● A run of entries
● ● ● ●
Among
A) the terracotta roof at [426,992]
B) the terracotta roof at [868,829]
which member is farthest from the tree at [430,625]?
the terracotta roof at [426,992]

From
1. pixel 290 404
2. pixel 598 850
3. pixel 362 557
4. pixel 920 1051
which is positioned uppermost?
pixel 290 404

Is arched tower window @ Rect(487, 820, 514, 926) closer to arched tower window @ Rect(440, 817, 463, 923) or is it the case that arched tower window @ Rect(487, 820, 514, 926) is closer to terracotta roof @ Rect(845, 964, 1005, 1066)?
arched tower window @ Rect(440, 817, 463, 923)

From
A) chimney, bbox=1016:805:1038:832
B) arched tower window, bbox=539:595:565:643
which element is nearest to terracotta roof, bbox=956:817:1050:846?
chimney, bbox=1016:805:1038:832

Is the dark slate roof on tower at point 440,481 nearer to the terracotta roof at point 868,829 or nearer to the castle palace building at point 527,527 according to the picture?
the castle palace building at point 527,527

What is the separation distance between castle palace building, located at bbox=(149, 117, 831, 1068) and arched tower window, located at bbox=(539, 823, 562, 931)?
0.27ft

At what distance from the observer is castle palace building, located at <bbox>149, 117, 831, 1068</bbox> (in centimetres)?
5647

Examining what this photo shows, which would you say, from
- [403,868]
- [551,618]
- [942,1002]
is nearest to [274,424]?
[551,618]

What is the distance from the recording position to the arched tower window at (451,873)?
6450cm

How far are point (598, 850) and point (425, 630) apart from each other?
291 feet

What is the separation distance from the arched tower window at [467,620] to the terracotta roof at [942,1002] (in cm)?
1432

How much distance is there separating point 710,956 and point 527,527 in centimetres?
● ● ● ●
● Set exercise
Arrange the stretch from the line containing "At what distance" through the end of the entries as a numbered list, and leave out the blank lines.

● Result of the exercise
1. At what distance from the observer is castle palace building, located at <bbox>149, 117, 831, 1068</bbox> (in centimetres)?
2. 5647
3. Examining what this photo shows, which would you say, from
4. - [403,868]
5. - [551,618]
6. - [942,1002]
7. is nearest to [274,424]?
8. [551,618]
9. What is the distance from the recording position to the arched tower window at (451,873)?
10. 6450cm
11. How far are point (598, 850) and point (425, 630) apart from each other?
12. 291 feet
13. What is the separation distance from the arched tower window at [467,620] to the terracotta roof at [942,1002] (in cm)?
14. 1432
15. How much distance is there separating point 710,956 and point 527,527 in centimetres?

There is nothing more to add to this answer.